▶

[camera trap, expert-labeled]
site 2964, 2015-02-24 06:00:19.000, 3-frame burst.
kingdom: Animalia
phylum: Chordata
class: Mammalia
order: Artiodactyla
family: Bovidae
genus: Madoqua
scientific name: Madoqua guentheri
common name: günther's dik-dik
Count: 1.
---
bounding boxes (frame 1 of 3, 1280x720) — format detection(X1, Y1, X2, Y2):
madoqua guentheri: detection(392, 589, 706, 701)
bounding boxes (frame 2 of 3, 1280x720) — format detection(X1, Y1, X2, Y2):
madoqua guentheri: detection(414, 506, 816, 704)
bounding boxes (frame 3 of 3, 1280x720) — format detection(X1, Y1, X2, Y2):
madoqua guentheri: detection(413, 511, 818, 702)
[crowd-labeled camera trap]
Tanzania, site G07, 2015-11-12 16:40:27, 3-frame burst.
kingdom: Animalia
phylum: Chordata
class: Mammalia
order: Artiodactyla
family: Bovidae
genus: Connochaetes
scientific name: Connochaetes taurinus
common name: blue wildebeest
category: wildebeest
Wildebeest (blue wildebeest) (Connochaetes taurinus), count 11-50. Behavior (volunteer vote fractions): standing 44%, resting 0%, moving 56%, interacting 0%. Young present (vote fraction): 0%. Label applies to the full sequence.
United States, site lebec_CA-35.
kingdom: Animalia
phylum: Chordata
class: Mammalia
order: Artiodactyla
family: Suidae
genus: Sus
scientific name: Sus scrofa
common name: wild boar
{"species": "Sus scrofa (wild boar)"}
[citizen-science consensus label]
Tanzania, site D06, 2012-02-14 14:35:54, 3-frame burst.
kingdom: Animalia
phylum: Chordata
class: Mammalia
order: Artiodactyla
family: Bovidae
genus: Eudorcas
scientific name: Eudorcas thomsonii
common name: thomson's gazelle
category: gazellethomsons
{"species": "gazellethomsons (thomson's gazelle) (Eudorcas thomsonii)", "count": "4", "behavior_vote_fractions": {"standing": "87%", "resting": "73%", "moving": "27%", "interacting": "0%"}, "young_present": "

◀

◆ **What to work on**
Every line with the word "Eudorcas" in it should be copied from the listing above.

◆ **Reply**
genus: Eudorcas
scientific name: Eudorcas thomsonii
{"species": "gazellethomsons (thomson's gazelle) (Eudorcas thomsonii)", "count": "4", "behavior_vote_fractions": {"standing": "87%", "resting": "73%", "moving": "27%", "interacting": "0%"}, "young_present": "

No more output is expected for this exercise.